Problem statement> Copy out, word for word, the lines of the material between the line holding "What separation can" and the line holding "911 millimetres", inclusive.

BEGIN Available data

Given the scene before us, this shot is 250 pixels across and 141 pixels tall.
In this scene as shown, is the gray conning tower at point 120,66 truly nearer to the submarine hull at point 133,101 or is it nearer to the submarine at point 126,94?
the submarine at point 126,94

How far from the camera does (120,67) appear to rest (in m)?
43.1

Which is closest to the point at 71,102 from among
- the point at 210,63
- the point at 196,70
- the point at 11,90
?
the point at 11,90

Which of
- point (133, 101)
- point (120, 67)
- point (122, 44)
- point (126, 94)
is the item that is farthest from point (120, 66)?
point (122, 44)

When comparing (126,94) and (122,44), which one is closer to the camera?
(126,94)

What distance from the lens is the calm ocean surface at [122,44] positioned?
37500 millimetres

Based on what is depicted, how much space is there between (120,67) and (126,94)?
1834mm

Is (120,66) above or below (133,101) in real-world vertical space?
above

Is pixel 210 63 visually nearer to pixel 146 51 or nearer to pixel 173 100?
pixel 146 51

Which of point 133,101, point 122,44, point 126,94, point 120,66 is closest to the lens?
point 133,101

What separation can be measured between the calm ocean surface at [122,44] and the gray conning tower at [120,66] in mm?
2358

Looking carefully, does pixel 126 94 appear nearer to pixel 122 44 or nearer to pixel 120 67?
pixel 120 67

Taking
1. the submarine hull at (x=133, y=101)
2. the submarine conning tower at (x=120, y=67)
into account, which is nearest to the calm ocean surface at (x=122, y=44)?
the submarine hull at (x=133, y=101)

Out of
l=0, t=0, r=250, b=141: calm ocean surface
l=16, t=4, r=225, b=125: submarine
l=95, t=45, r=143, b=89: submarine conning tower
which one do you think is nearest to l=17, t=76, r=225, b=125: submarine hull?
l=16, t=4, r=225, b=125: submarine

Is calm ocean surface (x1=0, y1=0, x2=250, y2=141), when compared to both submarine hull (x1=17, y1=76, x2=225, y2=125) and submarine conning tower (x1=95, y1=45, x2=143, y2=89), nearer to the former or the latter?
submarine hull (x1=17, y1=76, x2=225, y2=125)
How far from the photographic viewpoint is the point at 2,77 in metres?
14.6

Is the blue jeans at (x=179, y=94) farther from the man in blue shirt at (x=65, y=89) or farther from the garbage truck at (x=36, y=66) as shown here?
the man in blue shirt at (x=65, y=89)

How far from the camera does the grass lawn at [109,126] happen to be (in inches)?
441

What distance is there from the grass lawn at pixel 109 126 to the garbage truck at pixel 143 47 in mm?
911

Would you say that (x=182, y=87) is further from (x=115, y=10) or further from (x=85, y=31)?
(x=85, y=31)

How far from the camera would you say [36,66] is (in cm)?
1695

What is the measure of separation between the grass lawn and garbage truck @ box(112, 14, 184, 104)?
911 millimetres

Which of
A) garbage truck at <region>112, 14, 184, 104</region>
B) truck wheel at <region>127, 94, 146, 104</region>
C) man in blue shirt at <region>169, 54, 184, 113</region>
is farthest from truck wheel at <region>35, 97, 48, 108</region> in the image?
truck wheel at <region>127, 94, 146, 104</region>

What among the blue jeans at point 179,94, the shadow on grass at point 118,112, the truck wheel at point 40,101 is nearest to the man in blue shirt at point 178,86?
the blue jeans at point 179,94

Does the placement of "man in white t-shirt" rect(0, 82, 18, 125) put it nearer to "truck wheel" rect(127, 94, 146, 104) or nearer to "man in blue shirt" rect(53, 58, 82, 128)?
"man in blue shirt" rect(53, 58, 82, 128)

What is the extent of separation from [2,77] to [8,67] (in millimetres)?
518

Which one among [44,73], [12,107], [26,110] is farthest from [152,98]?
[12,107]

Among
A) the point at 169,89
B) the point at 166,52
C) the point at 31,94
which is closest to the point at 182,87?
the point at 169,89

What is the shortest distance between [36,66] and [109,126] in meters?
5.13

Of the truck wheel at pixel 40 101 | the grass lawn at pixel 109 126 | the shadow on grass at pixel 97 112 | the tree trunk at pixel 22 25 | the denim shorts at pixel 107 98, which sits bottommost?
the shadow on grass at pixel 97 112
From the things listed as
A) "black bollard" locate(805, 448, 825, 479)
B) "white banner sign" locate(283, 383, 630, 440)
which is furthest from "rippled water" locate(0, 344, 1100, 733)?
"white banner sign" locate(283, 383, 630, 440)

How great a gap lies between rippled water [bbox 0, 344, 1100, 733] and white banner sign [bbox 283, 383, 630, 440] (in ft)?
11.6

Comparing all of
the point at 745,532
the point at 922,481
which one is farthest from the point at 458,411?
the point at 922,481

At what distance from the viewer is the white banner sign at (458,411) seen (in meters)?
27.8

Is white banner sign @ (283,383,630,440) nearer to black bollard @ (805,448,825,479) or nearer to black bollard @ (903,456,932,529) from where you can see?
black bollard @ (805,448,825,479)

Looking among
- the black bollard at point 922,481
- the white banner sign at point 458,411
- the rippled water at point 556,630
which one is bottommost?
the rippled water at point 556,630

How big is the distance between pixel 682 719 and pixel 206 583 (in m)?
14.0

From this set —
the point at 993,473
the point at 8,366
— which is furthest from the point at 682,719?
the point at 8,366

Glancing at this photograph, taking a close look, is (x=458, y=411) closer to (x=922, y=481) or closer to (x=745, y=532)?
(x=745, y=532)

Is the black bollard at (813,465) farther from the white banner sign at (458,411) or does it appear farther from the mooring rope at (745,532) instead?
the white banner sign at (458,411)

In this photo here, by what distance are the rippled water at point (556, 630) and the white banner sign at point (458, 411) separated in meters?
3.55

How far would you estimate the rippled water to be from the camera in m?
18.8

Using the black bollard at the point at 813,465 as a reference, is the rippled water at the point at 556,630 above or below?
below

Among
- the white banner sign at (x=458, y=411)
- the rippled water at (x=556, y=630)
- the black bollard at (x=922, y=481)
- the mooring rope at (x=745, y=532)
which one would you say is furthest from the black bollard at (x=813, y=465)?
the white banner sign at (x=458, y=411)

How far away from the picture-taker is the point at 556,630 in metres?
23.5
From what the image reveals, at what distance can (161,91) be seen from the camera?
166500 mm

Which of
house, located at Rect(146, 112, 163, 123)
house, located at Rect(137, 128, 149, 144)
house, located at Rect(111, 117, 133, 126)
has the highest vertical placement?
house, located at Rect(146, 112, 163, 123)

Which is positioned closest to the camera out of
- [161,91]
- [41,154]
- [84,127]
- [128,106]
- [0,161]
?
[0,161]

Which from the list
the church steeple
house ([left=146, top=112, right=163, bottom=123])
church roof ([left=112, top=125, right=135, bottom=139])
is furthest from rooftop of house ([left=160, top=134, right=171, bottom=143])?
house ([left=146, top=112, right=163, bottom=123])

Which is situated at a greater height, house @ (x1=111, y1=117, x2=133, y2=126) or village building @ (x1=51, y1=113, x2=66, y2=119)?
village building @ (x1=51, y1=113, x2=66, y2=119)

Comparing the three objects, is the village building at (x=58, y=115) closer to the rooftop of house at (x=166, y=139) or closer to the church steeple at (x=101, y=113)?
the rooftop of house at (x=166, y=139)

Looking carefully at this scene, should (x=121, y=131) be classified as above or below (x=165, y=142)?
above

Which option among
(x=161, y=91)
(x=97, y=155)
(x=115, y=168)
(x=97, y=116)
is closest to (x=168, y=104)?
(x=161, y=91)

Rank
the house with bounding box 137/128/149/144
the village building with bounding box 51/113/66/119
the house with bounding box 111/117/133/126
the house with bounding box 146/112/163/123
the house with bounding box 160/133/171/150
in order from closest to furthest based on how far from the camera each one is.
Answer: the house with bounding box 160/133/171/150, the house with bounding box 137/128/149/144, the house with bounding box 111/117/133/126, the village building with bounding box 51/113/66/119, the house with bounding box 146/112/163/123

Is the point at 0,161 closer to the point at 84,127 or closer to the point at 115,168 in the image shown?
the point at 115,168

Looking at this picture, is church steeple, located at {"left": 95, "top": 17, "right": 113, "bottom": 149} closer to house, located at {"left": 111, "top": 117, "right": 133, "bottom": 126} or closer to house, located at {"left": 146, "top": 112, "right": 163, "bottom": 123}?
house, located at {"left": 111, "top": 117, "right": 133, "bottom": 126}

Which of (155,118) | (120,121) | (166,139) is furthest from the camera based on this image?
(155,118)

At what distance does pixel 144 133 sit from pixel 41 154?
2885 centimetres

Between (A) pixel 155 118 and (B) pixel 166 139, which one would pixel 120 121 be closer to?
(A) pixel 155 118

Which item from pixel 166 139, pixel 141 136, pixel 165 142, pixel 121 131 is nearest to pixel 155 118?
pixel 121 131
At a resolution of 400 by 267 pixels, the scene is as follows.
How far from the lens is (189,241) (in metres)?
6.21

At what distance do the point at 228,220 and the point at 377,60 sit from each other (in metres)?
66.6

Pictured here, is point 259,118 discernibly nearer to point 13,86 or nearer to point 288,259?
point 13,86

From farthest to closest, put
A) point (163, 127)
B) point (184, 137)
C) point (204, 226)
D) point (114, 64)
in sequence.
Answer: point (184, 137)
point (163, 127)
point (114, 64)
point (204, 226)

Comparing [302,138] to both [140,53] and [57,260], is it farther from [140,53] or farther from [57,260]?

END Available data

Output of the task>
What separation can be measured between the calm ocean surface at [122,44] and the gray conning tower at [120,66] in mm?
2358

Looking carefully, does pixel 126 94 appear nearer to pixel 122 44 or nearer to pixel 120 67?
pixel 120 67

Taking
1. the submarine hull at (x=133, y=101)
2. the submarine conning tower at (x=120, y=67)
into account, which is nearest to the calm ocean surface at (x=122, y=44)?
the submarine hull at (x=133, y=101)

Out of
l=0, t=0, r=250, b=141: calm ocean surface
l=16, t=4, r=225, b=125: submarine
l=95, t=45, r=143, b=89: submarine conning tower
which one do you think is nearest to l=17, t=76, r=225, b=125: submarine hull?
l=16, t=4, r=225, b=125: submarine

Is calm ocean surface (x1=0, y1=0, x2=250, y2=141), when compared to both submarine hull (x1=17, y1=76, x2=225, y2=125) and submarine conning tower (x1=95, y1=45, x2=143, y2=89), nearer to the former or the latter?
submarine hull (x1=17, y1=76, x2=225, y2=125)
How far from the photographic viewpoint is the point at 2,77 in metres?
14.6

Is the blue jeans at (x=179, y=94) farther from the man in blue shirt at (x=65, y=89) or farther from the garbage truck at (x=36, y=66) as shown here?
the man in blue shirt at (x=65, y=89)

How far from the camera does the grass lawn at [109,126] happen to be (in inches)?
441

What distance is there from the grass lawn at pixel 109 126 to the garbage truck at pixel 143 47 in mm?
911

Would you say that (x=182, y=87) is further from (x=115, y=10) or further from (x=85, y=31)?
(x=85, y=31)

How far from the camera would you say [36,66] is (in cm)?
1695

What is the measure of separation between the grass lawn and garbage truck @ box(112, 14, 184, 104)?
911 millimetres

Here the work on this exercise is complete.